Photo: Installation view of Jay Schmidt: Warning Shots, photo courtesy of MAM, artwork copyright the artist.

Jay Schmidt: Warning Shots

June 7 2013 - September 13 2013

Jay Schmidt has been making art for thirty years in Bozeman, Montana. The Missoula Art Museum is excited to work with Schmidt on mounting this comprehensive one-man exhibition, his first major museum show in Montana. As visitors to the exhibit will see, Schmidt is a prolific painter and sculptor with a strong vision. A primary exhibition of his work is long overdue in our state.

Schmidt earned a BFA from the Kansas City Art Institute in 1974 and completed his MFA at the University of California, Davis two years later. In 2007 he retired from a twenty-four-year career as a professor in the School of Art at Montana State University. Since then, Schmidt’s studio practice has gained the head of steam of a freight train. Over the past five years, Schmidt has been integral in orchestrating a dozen collaborative exhibitions as well as two solo shows leading up to this MAM exhibition.

Outside Schmidt’s home studio, situated on a hillside above an idyllic little Montana valley outside of Bozeman, stand outsized sculptures executed with a chainsaw. The piece titled Mascot is a menacing, two-faced anthropomorphic rat; the face on one side glares at you through one large, bloodshot eye and smokes a cigarette, the opposite side of the head is a brutish rendition of the clichéd dumb, buck-tooth rat complete with a red clown nose. There is a large bird-headed man with a totem of sorts on his back. A large skeleton stands, with jointed, dangling arms and hands held upright by marionette strings in a questioning pose, beside him an M-16 rifle painted Day-Glo stands taller than the figure.

Entering Schmidt’s studio, the viewer is immediately engulfed by the impact of his paintings. His large scale, multiple panel canvases are at once a visual orgy of challenging imagery and beautifully constructed compositions of color and form. Schmidt works on a single picture plane – there is no fore, middle and background – carefully filling the canvas from edge to edge and corner to corner in the manner of a good formalist painter. But in these paintings the elements of composition are symbols laden with contemporary imagery, nothing is sacred in Schmidt’s paintings. To be clear, while some of the works may be disturbing, it is only because the words, images, Pop culture symbols, and faces used to carry so much weight in our current culture. This work addresses our contemporary global culture in a frontal assault. While the work’s subject matter is aggressive and confrontational, it is remarkable in that there is no message of self-righteousness or moralistic lecture. In this feat, Schmidt’s experience and maturity shine through.

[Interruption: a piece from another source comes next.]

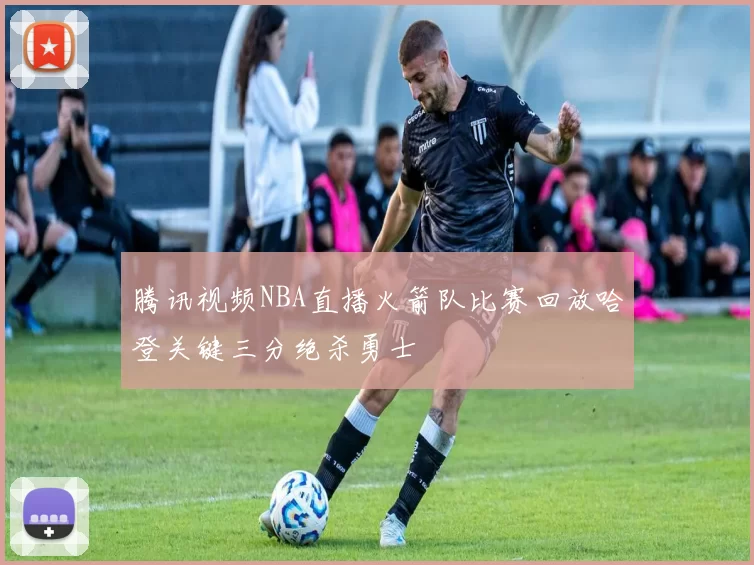 腾讯视频NBA直播火箭队比赛回放哈登关键三分绝杀勇士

Warning Shots is the perfect play between the 2-dimensional and 3-dimensional work. Whereas the sculpture is brutish and tends to emphasize an “anti-craft” aesthetic, Schmidt’s painting style is refined, mature, and bold. The works in the exhibition play off each other as a fully resolved whole. Schmidt’s Warning Shots is powerful and thought-provoking, yet beautiful to gaze upon its colorful, advanced compositions. This body of work spurs a sincere visceral reaction, something not uncommon in the presence of powerful art, but also too rare to some artists as Jay Schmidt believes. He trying to change that.


This exhibition is supported by the Paul G. Allen Family Foundation.